The clone had been initiated two years ago, after Cotal’s insurance company array had conducted a legally required attempt to contact him through the unisphere. Subsequently, a more detailed search involving human researchers had also failed to locate any trace of him since he left Oaktier forty years earlier. At that time sixty-five years had elapsed since his birth, and he should have booked in to the clinic for his first rejuvenation in accordance with the policy that his reasonably wealthy parents had taken out at conception. As he didn’t appear, the courts granted the insurance company a body-death certificate on the grounds that he had either been illegally killed or had been involved in some freak accident that had gone unreported. The re-life procedure was activated a week later.
Although not too common, the operation was relatively straightforward for a facility as well equipped as the Clayden Clinic. Cotal’s DNA was subtly modified to produce accelerated growth, and the fetus kept in the womb-tank for just over twenty-three months. During the last five months, the clinic had inserted a neural link, and started to download Cotal’s stored memories into his new brain. There weren’t many; although he had regularly updated his secure store every couple of months, he’d stopped when he allegedly left Oaktier, aged twenty-five.
Lying on his bed bathed in mock-twilight, he looked like a fourteen-year-old famine victim. His body was dreadfully thin, with skin stretched tight over ribs and limbs. Some kind of gel had been applied to prevent excessive flaking, though several large areas were raw and crusting beneath the glistening substance. There was almost no muscle on his arms and legs, leaving his knees and elbows as knobbly protrusions. It meant he had to wear an electromuscle mobility suit to move, which looked as if he was imprisoned in a wire exoskeleton cage. But it was his head that was the most ungainly aspect. It was almost adult size, leaving it far too big for his spindly neck to support without the mobility suit.
Wyobie Cotal’s large sunken eyes followed them as they came into the room. He made no attempt to move his head. Every now and then he would open his lips a fraction, and a nipple would deploy from the side of the suit, pushing into his mouth so he could suck on it. Paula refused to look at the tubes around his waist, and the arrangement for connecting them to his penis and anus.
And I used to think recovering from an ordinary rejuvenation was humiliating enough.
“Hello, Wyobie,” Hoshe Finn said. “You’re looking better this time. Remember me?”
“Policeman,” Wyobie Cotal whispered. His voice was amplified by the suit, producing a weird echo effect.

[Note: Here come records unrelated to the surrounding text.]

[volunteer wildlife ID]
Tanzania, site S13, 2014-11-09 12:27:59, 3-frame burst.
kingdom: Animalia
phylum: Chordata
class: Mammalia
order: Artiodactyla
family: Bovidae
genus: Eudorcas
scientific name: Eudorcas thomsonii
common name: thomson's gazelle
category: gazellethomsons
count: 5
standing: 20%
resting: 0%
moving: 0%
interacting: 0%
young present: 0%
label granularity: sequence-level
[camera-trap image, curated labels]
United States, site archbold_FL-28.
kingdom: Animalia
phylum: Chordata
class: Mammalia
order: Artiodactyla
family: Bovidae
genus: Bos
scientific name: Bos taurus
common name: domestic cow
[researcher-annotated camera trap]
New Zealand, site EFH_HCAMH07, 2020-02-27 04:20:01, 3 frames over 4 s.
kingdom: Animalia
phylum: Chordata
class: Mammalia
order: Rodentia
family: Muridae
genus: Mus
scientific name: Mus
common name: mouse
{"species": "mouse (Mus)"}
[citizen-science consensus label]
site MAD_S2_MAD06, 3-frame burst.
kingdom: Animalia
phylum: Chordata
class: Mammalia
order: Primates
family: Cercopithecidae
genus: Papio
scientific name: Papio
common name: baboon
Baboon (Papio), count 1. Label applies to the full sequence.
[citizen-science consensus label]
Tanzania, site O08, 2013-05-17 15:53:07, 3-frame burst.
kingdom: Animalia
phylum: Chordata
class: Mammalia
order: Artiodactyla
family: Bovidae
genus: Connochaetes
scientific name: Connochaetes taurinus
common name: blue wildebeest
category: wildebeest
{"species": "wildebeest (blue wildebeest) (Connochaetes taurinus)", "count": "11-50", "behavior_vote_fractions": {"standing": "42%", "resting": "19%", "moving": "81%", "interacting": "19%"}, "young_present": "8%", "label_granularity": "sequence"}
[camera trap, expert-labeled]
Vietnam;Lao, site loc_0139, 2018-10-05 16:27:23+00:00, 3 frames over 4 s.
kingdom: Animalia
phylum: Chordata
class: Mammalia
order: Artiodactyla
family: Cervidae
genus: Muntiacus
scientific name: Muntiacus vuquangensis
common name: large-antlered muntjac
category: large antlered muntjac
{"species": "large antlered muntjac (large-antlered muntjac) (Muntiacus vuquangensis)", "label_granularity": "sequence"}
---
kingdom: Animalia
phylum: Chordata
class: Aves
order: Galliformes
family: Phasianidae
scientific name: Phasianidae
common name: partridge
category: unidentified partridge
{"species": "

“That’s right: Detective Finn. And this is Chief Investigator Paula Myo from the Serious Crimes Directorate. She’s come all the way from Earth to look into your death.”
Wyobie Cotal’s weary eyes focused on Paula. “Do I know you?”
“No.” She wasn’t about to start explaining her notoriety to someone who was struggling to make sense of his small stock of memories. “But I would like to help you.”
He smiled, which allowed drool to leak from his mouth. “You’re going to break me out of here?”
“It won’t be much longer.”
“Liar!” He said it loud enough that the amplification circuit wasn’t triggered. “They said I’ll be here for months while my muscles grow. Then I’ll just have a kid’s body. The speed-up growing part has stopped now.”
“But you’re alive again.”
He closed his eyes. “Find them. Find who did this to me.”
“If you were killed, I will find them. I always do.”
“Good.”
“I understand you and Tara Jennifer Shaheef were sex partners.” Paula ignored the way Hoshe Finn winced behind his filter mask. The amount of time they could spend with Cotal was limited by his condition; she didn’t intend on wasting any of it.
“Yes.” The expression on the strange child-face softened. “We’d just started seeing each other.”
“You know she left Oaktier as well.”
“I know. But I can’t believe I ran off with her, there was too much for me here. I told the police before. I was seeing another girl, too.”
“Philipa Yoi, yes?”
“Yes.”
“Was she the jealous type?”
“No no, I’ve been through all this before. It was all just fun, nothing too serious. We all knew that. Philipa and I were first-lifers, we wanted to… live.”
“It was just fun at the time of your last memory backup into the clinic’s secure store. But you didn’t leave Oaktier for another nine weeks after that. A lot could have happened in that time.”
“I wouldn’t have left,” he repeated stubbornly.
“Had anybody mentioned taking any trips? Were any friends planning a holiday on another planet?”
“No. I’m sure. My head’s all weird, you know. This was just five weeks ago for me. But my whole life is jumbled up. Some of the childhood stuff is clearer than Philipa and Tara. Oh, fuck. I can’t believe anybody would want to kill me.”
“Do you know anything about Tampico?”
“No. Nothing. Why?”
“It was the planet you bought a ticket for.”